Apple Research Paper Argues That LLMs Don’t Mathematically Reason

It’s another particular angle on a question that is important if companies are to use the new version of artificial intelligence in the ways promotors say will be possible.

Generative artificial intelligence in the form of text-based large language models has been touted as something that could develop into artificial general intelligence (AGI) — if it isn’t there already, say the promoters.

AGI is supposed to be software that can approach or even surpass human cognition in areas like reasoning, problem-solving, perception, learning, and language comprehension, according to McKinsey. Potential buyers and users of such technology need to know whether the promises are reasonable today, something years out, or claims that are fantasy.

More studies are coming out, some of which cast doubts on how effective LLMs are in reasoning. A recent study by researchers at the University of Virginia and the University of Washington suggested that some of the more important promised applications in CRE — those involving time series forecasting — might not be good ones.
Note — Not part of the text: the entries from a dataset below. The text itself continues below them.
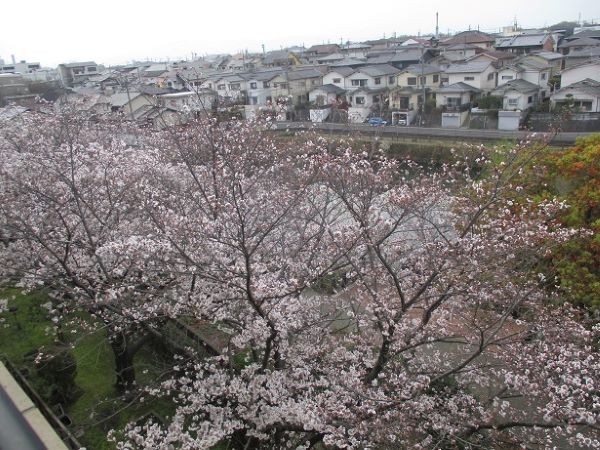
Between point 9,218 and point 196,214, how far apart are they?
3792 mm

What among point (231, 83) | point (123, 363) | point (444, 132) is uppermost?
point (231, 83)

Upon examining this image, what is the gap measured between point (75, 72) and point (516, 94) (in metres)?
60.2

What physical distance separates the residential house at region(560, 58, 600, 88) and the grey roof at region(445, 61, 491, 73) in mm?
5817

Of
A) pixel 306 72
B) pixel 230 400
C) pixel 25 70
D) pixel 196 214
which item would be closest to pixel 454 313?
pixel 230 400

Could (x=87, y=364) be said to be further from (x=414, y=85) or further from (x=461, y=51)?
(x=461, y=51)

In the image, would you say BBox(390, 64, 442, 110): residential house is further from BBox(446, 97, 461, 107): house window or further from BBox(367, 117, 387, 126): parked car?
BBox(367, 117, 387, 126): parked car

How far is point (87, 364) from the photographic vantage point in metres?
11.0

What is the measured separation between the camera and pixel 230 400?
24.1ft

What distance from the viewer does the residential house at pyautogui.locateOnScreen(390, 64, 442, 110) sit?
119 ft

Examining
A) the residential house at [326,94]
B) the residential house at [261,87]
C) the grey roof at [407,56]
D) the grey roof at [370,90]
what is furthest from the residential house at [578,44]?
the residential house at [261,87]

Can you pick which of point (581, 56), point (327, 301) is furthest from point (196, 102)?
point (581, 56)

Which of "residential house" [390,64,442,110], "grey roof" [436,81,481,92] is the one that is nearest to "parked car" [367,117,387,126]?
"residential house" [390,64,442,110]

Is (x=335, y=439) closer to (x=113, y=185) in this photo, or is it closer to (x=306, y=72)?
(x=113, y=185)

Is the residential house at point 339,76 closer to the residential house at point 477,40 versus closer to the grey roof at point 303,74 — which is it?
the grey roof at point 303,74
Now, a study from a half-dozen researchers at Apple also takes another grim view of the current types of software and what they might be capable of. Specifically, how well it can undertake mathematical reasoning, which is a foundational block of any sort of financial analysis.

The researchers adapted an existing benchmark system designed to test the systems by generating questions. They found that the LLMs “exhibit noticeable variance when responding to different instantiations of the same question.” Put otherwise, when the researchers presented the same question worded differently, they received different answers.

An example is saying that someone picked 44 kiwi fruit on Friday, another 58 kiwis on Saturday, and then on Sunday twice what was picked on Friday. What was the total? The answer is simple: 190 and the LLM was able to generate that answer.

But then, the question changed slightly, adding that on Sunday, five of the kiwis were slightly smaller than average. The answer to the total picked should still have been 190, but the LLM said that because they were smaller, it was necessary to subtract those five from the Sunday count, reducing the total to 185.

As the researchers noted, such variations on questions added information that was irrelevant to the reasoning and conclusion. “However, the majority of models fail to ignore these statements and blindly convert them into operations, leading to mistakes,” they wrote.

They guessed that the reason for the change was that current LLMs didn’t perform actual logical reasoning. Rather, they “attempt to replicate the reasoning steps observed in their training data.”